Onfone successfully launched a real MVNO strategy changed the French mobile market irrevocably in a few days. Wherever there are dictatorial telcos that are opportunities.

In Sweden 22-year old David Lundgren Fetah started his MVNO on the basis that, as an experienced repairer of phones, he’d noticed that Swedes are want phones that don’t ‘cost the earth’, financially or environmentally. His new MVNO did one thing that the big mobile operators can’t ever do -  it joined the circular economy. Refurbly achieved 300% growth last year by giving subscribers used phones with cheap data plans and ‘circular phone insurance’. Users not only got a cheap handset, they got a better deal on data and a guilt free existence. In 2021 the word-of-mouth network reached former Telia Company CEO and GSMA  board member Johan Dennelind, whose reputation has helped attract inward investment.

The big MNOs in every country fail to take part in the circular economy because they are committed to mass consumption of the earth’s precious resources.Thye must keep us buying new handsets and sending more kids down mineral mine shafts in the Congo and cracking those whips in the slavish conditions of their handset assembly lines in China.

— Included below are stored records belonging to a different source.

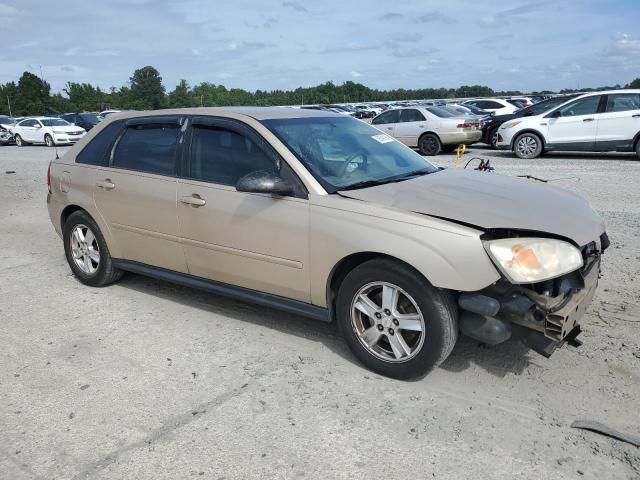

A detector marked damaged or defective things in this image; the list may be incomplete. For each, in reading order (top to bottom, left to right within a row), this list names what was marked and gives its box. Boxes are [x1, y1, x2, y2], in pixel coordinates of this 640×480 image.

damaged chevrolet malibu [47, 108, 608, 378]
cracked hood [340, 169, 604, 246]
broken headlight [484, 237, 584, 284]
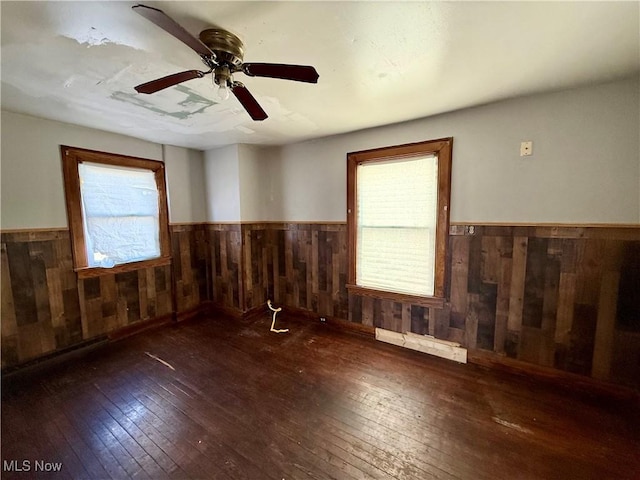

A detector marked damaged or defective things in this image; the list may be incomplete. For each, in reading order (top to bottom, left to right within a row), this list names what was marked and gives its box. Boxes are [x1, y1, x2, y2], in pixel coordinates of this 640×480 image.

peeling ceiling paint [0, 1, 636, 150]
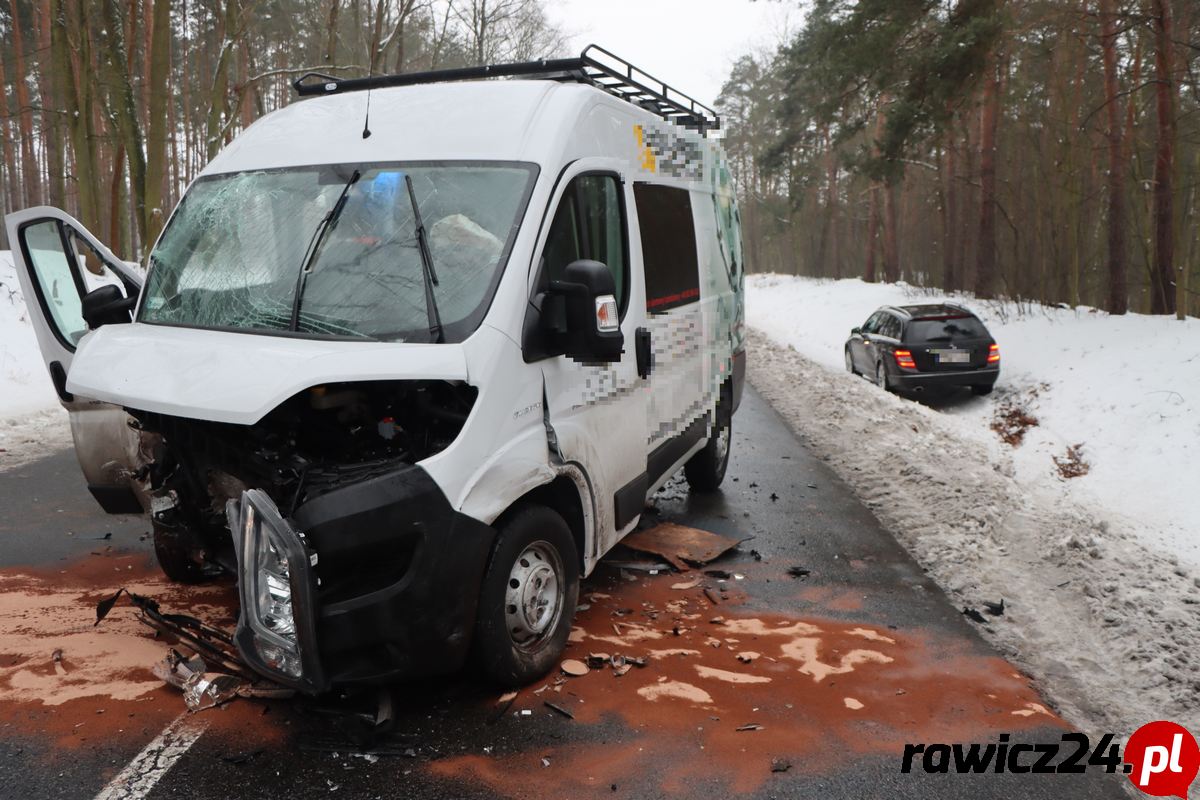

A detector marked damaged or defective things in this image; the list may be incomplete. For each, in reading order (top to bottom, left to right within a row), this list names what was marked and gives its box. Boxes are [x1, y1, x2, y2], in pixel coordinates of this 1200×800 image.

Oddly, when it comes to sustainability, old people may be the future. “People between 20 to 30 are far behind on the curve when it comes to refurbished devices. Even though young people are usually eco-friendly, they tend to buy newer devices as it can be regarded as a status symbol to have the newest phone,” said Lundgren Fetah.

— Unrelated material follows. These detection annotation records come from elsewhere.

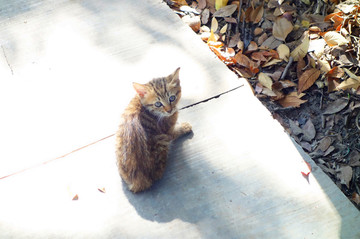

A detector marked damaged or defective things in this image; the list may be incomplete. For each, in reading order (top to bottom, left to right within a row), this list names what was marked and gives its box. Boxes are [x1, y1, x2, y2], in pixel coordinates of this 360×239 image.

crack in concrete [180, 84, 245, 110]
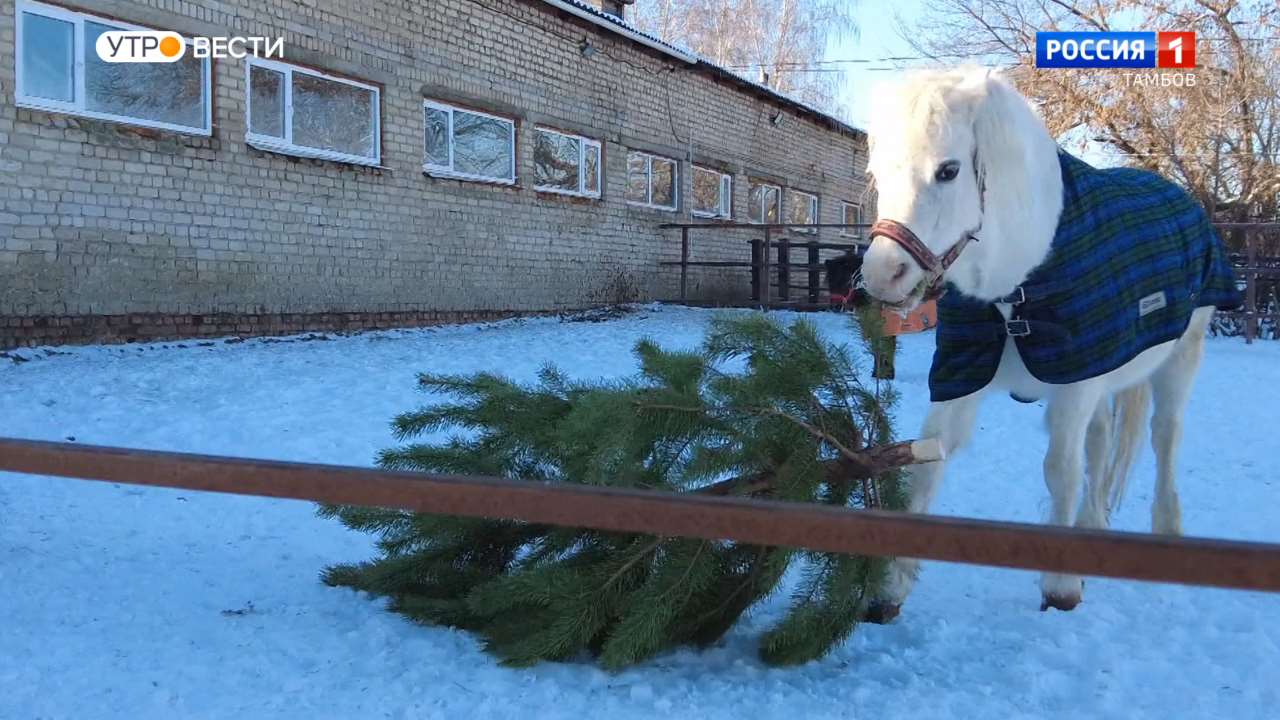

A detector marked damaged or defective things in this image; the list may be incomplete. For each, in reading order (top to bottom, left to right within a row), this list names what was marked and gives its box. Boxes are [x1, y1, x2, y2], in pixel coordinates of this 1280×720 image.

rusty metal rail [7, 435, 1280, 591]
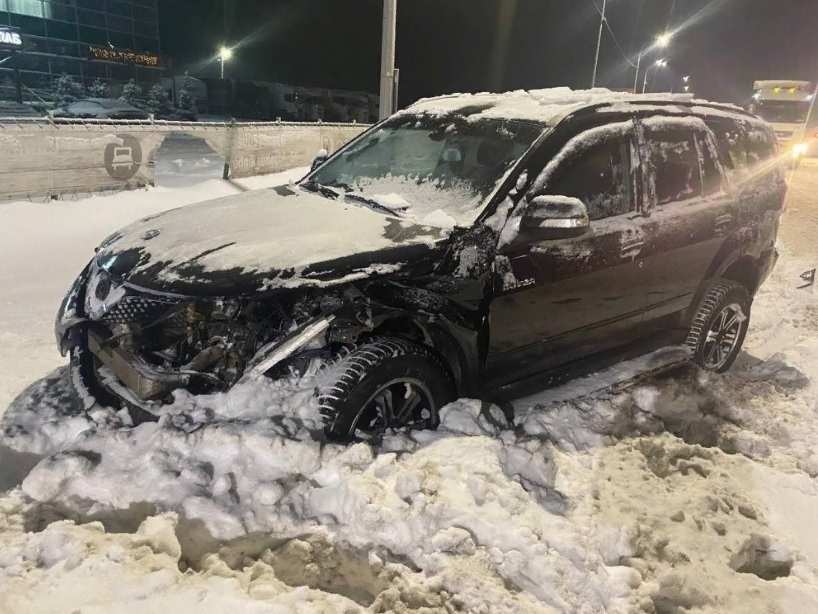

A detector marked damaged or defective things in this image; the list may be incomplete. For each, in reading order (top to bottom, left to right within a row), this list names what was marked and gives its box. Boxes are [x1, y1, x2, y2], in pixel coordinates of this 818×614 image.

crumpled hood [95, 186, 446, 298]
damaged suv [57, 89, 784, 440]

In Oslo WG2 recently helped Kyocera to transform itself from print vendor to a private network provider. If an old printer giant can do it, anyone can. What does a genuinely creative service provider need to success as an MVNO, we asked or Odland at WGO. Is it a community or addressable group of people with something in common. Man United fans perhaps, or people who want to circumvent the NHS’s mysterious phone interface with clever apps? Is it technical knowledge they must covet, in order to span multiple areas of the telecoms stack? Or billions of Euros?

“It would be fair to say all of them,” says Odland, “What's important about the cloud, which is AWS in our case, is that we can spin up in new regions quickly, with a consistent, global codebase and with highest possible security standards.”

And be honest with the customers. It’s time to mature as a service so let’s bring some virtue to the virtual network.